The job responsibilities of an aerial coordinator run the full gamut, and include: 

  • Scripting
  • Set construction and breakdown
  • Budgets
  • Preplanning with ATC and FAA
  • Briefing
  • Actual flight sorties
  • Debriefing
  • Finalizing the mission

“My true passion is being behind the controls and flying,” said LaRosa, “but sometimes I am best served sitting next to the director and holding an air-to-ground radio and helping him to direct the aerial sequences and watching the shot.”

“You’re 50 percent pilot and 50 percent filmmaker.” A person needs a good understanding of lighting, composition, plus cameras, lenses, and their movement, and the tools of the cinematographer’s trade—along with a deep skill set as a pilot on a variety of aircraft.
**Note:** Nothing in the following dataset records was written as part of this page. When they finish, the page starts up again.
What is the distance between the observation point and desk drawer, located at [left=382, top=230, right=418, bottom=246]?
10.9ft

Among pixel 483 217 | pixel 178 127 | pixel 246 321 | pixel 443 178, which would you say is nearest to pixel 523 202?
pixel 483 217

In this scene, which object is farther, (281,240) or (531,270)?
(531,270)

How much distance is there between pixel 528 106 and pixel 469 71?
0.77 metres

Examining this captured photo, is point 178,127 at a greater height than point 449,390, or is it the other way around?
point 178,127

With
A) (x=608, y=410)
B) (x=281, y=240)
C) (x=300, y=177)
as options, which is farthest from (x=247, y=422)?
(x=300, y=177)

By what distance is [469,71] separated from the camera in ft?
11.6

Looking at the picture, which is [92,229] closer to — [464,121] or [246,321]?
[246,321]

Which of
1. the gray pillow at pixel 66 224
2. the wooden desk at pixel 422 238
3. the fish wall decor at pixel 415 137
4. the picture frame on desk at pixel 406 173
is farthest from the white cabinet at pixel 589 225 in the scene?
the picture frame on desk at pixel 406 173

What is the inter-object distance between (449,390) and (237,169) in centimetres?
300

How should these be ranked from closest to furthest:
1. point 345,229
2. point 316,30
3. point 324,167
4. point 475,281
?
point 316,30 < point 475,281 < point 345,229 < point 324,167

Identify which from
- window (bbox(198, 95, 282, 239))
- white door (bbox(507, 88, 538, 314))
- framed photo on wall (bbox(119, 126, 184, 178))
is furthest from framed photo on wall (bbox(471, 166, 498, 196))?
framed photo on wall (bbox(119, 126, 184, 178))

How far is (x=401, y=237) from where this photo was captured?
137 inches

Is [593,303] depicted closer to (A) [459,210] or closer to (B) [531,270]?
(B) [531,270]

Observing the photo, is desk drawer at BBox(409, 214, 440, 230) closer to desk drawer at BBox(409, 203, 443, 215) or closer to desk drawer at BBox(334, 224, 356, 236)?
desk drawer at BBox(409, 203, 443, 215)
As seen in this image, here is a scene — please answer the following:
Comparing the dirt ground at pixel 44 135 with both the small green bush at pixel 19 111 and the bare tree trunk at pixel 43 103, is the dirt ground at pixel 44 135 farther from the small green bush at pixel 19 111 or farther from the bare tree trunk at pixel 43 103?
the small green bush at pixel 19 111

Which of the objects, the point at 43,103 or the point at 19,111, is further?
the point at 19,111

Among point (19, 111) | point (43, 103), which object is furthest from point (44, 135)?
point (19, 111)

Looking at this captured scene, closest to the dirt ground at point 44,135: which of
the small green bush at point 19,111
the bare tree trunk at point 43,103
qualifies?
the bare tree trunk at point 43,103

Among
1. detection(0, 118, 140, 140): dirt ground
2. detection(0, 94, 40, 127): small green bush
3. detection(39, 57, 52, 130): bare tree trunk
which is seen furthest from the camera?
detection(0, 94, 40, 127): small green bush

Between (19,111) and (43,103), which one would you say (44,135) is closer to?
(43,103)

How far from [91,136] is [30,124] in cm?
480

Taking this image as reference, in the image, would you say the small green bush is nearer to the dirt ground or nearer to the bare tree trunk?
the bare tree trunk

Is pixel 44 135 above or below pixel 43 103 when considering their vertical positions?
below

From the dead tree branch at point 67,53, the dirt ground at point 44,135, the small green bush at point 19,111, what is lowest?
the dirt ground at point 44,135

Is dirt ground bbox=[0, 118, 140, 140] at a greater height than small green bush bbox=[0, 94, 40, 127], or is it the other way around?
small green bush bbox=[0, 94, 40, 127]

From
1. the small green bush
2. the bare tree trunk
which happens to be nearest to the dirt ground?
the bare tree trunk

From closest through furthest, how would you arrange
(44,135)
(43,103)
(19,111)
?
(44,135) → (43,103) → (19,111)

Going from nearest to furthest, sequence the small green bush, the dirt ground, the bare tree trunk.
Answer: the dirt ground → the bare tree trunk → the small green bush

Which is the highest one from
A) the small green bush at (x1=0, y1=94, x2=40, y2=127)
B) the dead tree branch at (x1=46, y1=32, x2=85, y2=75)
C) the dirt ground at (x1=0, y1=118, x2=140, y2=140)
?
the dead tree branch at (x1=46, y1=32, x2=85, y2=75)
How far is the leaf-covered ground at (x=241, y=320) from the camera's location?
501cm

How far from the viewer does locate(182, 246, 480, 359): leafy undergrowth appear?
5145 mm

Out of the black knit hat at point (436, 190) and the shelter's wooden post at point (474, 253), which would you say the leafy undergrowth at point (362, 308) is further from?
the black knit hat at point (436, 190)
K2 took on all kinds of aviation jobs to build his resume, from Cessna 172s flying traffic to flying as a corporate pilot and flying helicopters—and that’s what he recommends to those who would want to pursue this career. “You need to have a very strong background in aviation to do this job.” While you’re moving in that direction, study cinematography and how movies are made. That’s the 50/50 split that a person needs to master to join this rewarding and unique industry.